Get record count for a specific database

  • Comments posted to this topic are about the item Get record count for a specific database

    ~ Without obstacles, you cannot progress ~
    http://sqln.blogspot.com/

  • Hi,

    Works very nice and ...counting the table with million records!

    Thnx!

    ============================================================
    SELECT YOUR PROBLEM FROM SSC.com WHERE PROBLEM DESCRIPTION =
    http://www.sqlservercentral.com/articles/Best+Practices/61537/[/url]

  • Just a innocent question.. In order for the query to return correct row count, doesn't the stats of the indexes of the tables in the database need to have been updated just before collecting this information.

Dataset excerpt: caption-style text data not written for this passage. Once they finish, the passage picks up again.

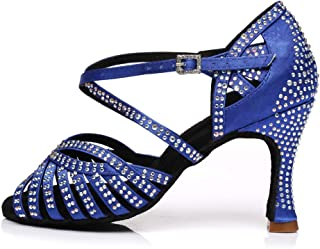 YKXLM Women's Professional Rhinestone Ballroom Wedding Dance Shoes Latin Salsa Performance Practice Dance Shoes,Model AUYCL380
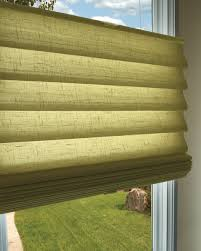 roman shades window coverings explained by 3 blind mice san diego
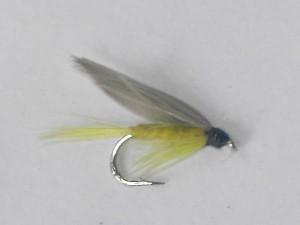 Yellow dun wet fly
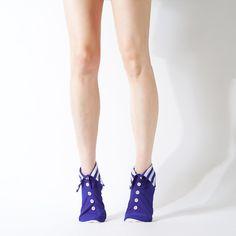 W杯モデル WHITE / ROYAL BLUE(メンズ&レディース) - ERIMAKI SOX   エリマキソックス Erimaki Sox Socks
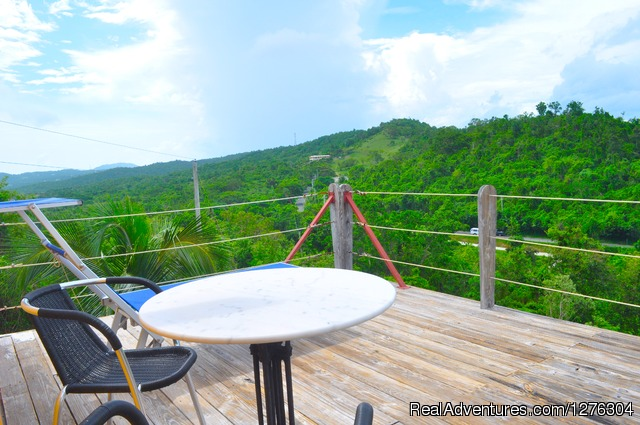 - Vieques-villa Top of the Heap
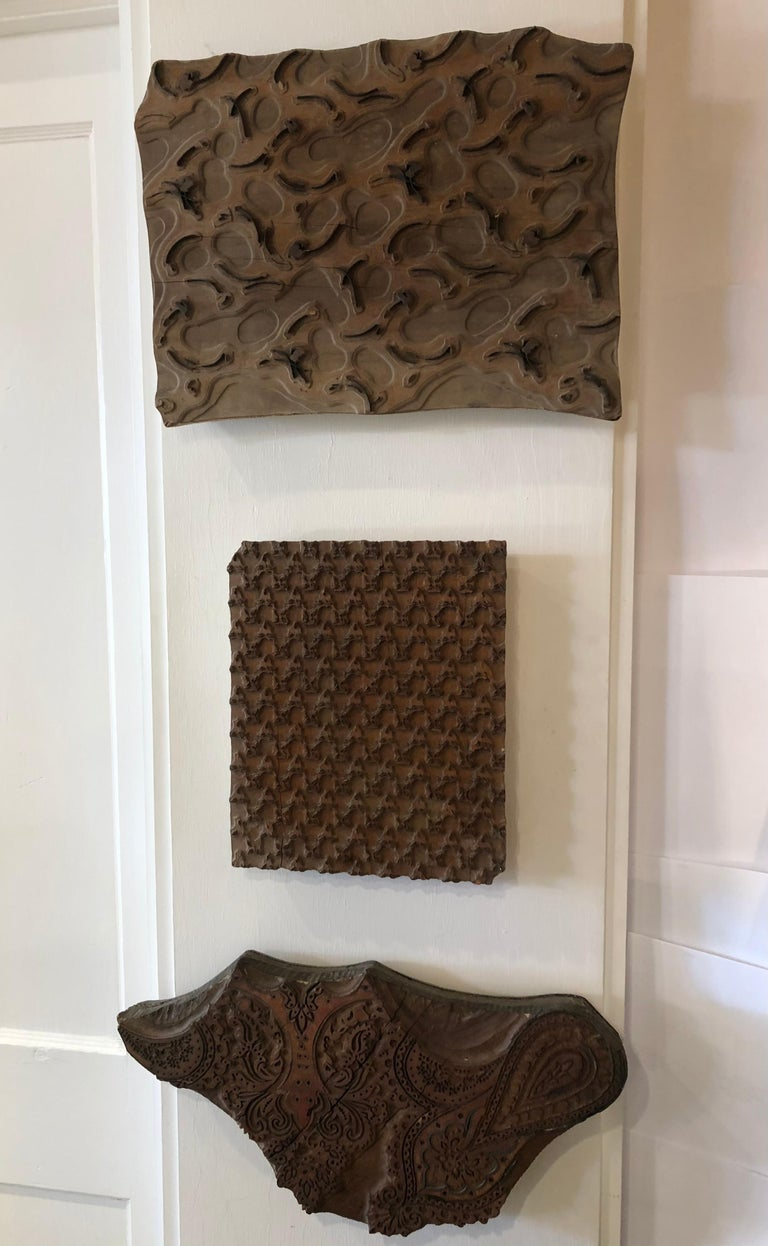 Bianchini Ferier French Hand Carved Fabric Wood Block Wall Art For Sale 3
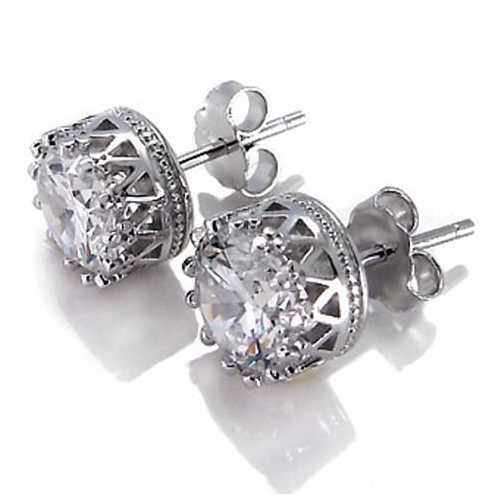 Crown Jewels Earring all set in Sterling Silver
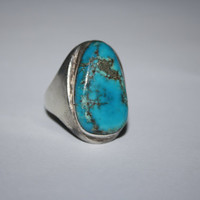 Very Large Turquoise Stone Vintage Sterling Silver Ring Size 10.25- Free US Ship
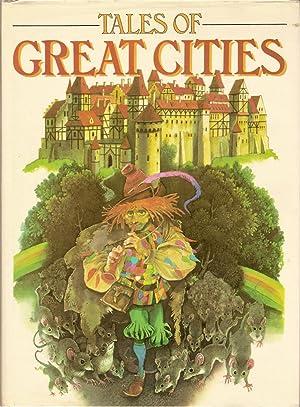 Tales of Great Cities: Hulpach, Vladimir
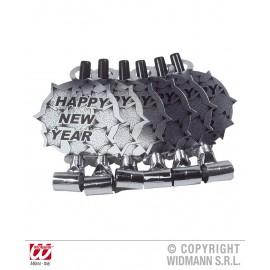 Suflatoare Happy New Year argintie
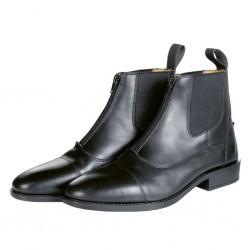 """Boots """"Hard Cap"""" - HKM"""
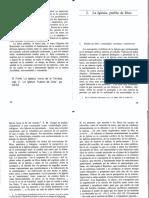 7 La Iglesia, Pueblo de Dios Forte+B.pdf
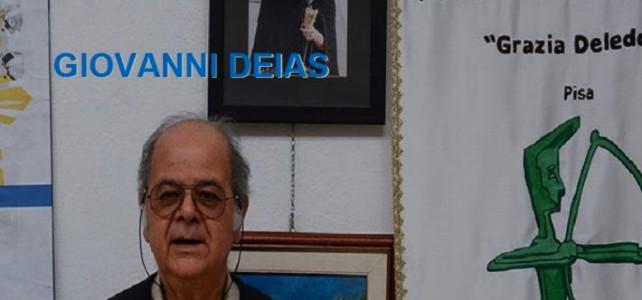 Promuovere l'isola è l'obiettivo: la nostra intervista a Giovanni Deias sulla copertina di Tottus in Pari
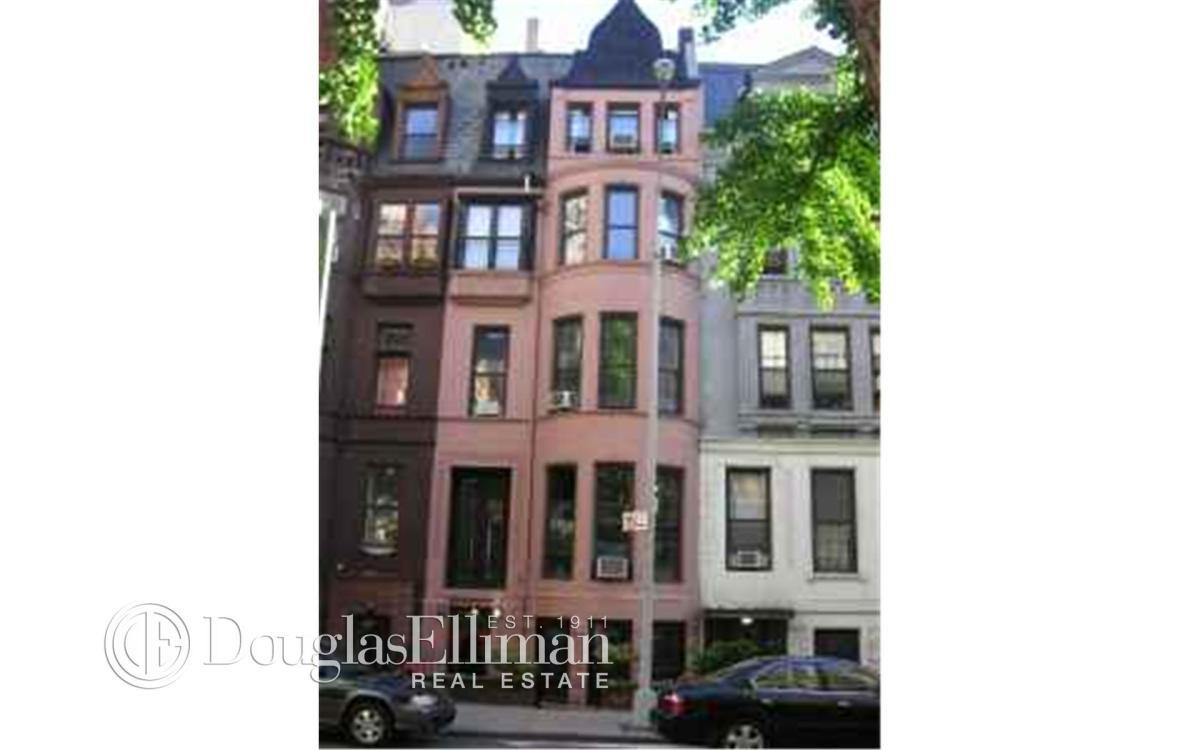 310 W 89th Street Apt 4R Photo 1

    I have seen in the past the count doesn't quite match with the actual row count. Can you enlighten the reason behind it.

  • Dugi,

    Thanks for the compliment. Most of the credit must go to ‘meird[/url]’; I simply had an idea that could possibly improve the usage of the results and provide a more readable structure and who wouldn’t want a grand total at the end? 🙂

    Thanks,

    James Rea

    ~ Without obstacles, you cannot progress ~
    http://sqln.blogspot.com/

  • Cupidking,

    I apologize for the delay in the response; I wanted to ensure that I was thorough in my research and testing to give you my best opinion of the answer. With that said, keep in mind that this is an opinion and based on my independent testing.

    I’ve tried researching the subject to see if I could find any evidence that would support or deny the requirement of the stats of the indexes to be updated.

    My research has indicated stats could be required to be updated in SQL Server 2000 (especially prior to release of SP 2); however, to get an incorrect reading you’d have to update a table and then query the count within ‘sysindexes’ in the SAME transaction. This was resolved by Microsoft in release of SP 2 for SQL Server 2000. There was another anomaly within that Service Pack release that could potentially create a miscount of rows also. It was more particular to the ‘sysindexes.rowmodctr’ column. I am including the links to those two Knowledge Base articles for your reference; if you are trying to use this script on SQL Server 2000 then these links may help:

    KB 308822: http://support.microsoft.com/kb/308822

    KB 317847: http://support.microsoft.com/kb/317847

    In either case that doesn’t apply to my script because the script was designed for use with SQL Server 2005, not SQL Server 2000.

    With that said; I am a firm believer in that nothing is perfect and there must be a way to break the script (well, in this case to make a miscounting of the records ). To do this I had attempted a few different things and all had passed with 100% accurate results. The best method I could think of to create a miscount was to create a test table and load 1,000,000 records in it and verify the count was accurate, all within the same transaction (SQL 2000 problem would’ve resulted in a count of 0); so this confirms that previous problem had been resolved. I then used a script that would create the test table and load 1,000,000 records; then delete 300,000+ records, and then immediately perform a record count. NOTE: All actions were performed within as few commits as possible, and particularly the delete of records and getting a record count was done in ONE commit transaction. My results came back with 100% accuracy. I am including 2/3 of the script (I left out the code for the ‘Get Record Count’ because you obviously will have it already).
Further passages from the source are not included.